Hypothesis / aims of study
Radical hysterectomy to treat early-stage cervical cancer can yield good outcome; however, survivors may experience de novo lower urinary tract dysfunctions , which are due to damage of the pelvic nerve innervating the bladder during parametrial dissection. This study was conducted to demonstrate the effects of human amniotic fluid stem cells (hAFSCs) transplantation on bladder dysfunction and molecular changes in rats with bilateral pelvic nerve injuries (PNI).
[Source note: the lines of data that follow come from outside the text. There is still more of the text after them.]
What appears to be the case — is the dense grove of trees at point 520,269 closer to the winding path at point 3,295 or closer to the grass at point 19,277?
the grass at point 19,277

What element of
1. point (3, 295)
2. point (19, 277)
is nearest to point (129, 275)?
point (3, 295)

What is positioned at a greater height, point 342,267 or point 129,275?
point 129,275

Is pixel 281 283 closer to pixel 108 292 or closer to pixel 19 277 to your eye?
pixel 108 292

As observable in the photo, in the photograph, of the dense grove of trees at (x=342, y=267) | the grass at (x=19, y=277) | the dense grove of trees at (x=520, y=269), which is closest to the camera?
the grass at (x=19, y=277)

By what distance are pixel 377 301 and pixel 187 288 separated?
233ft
Study design, materials and methods
Sixty female adult rats were divided into sham group, bilateral PNI rats and bilateral PNI rats with injection of hAFSCs. The stem cells were obtained from freshly collected amniotic fluid by routine amniocentesis of healthy pregnant donors. Cells were cultured and incubated. Passage 4-6 hAFSCs were collected and prepared to a final concentration of 1 x 1000000 cells/0.3 mL phosphate buffered saline. Because PNI interferes with bladder emptying, urine was manually expelled twice daily by gently depressing the lower abdomen. Cystometries at 10 and 28 days after sham or PNI were examined. Density of neurofilaments within bladder nerves and expressions of bladder protein gene product 9.5, growth-associated protein 43, nerve growth factor and p75 were studied using immunohistochemistry and real-time RT-PCR.
Interpretation of results
PNI may accumulate connective tissues in bladder wall and results in adverse effect on detrusor function to empty bladder. Our results show that bilateral PNI can abolish bladder contraction with consequent bladder distention and result in overflow incontinence; however, hAFSCs transplantation may recover all the cystometric results nearly to normal levels in PNI rats. The present study shows that the density of neurofilament in the PNI bladders remain decreased at 10 days or even 28 days after PNI. In addition, protein gene product 9.5 mRNA and immunoreactivities do not reach the sham level at 28 days after PNI, which is the same as the recovery time of neurofilament in the PNI bladder.After hAFSCs transplantation, the density of neurofilament and expression of protein gene product 9.5 may return to the sham levels, indicating nerve regeneration is at least one of the mechanisms involved in the process of recovery following injury to pelvic nerve. We find that growth-associated protein is involved in the mechanism of pelvic nerve regeneration in the PNI bladder. Transplantation of hAFSCs accelerates the recovery of growth-associated protein 43 to the sham levels at 10 days after PNI . In addition to protein gene product 9.5 and growth-associated protein 43, nerve growth factor and p75 are also associated with the processes of denervation and nerve regeneration . Immunoreactivities of nerve growth factor and p75 are up-regulated in the PNI bladders. Transplantation of hAFSCs restores the expressions of nerve growth factor and p75 to the sham levels at 10 days after PNI. The hAFSCs are multipotent like embryonic stem cells, grow easily in culture and have the potential to differentiate into a variety of cell types. The present study shows that hAFSCs may facilitate pelvic nerves regeneration and improve bladder dysfunction in bilateral PNI rats. Furthermore, as a non-invasive stem cell source, hAFSCs is readily available from routine amniocenteses.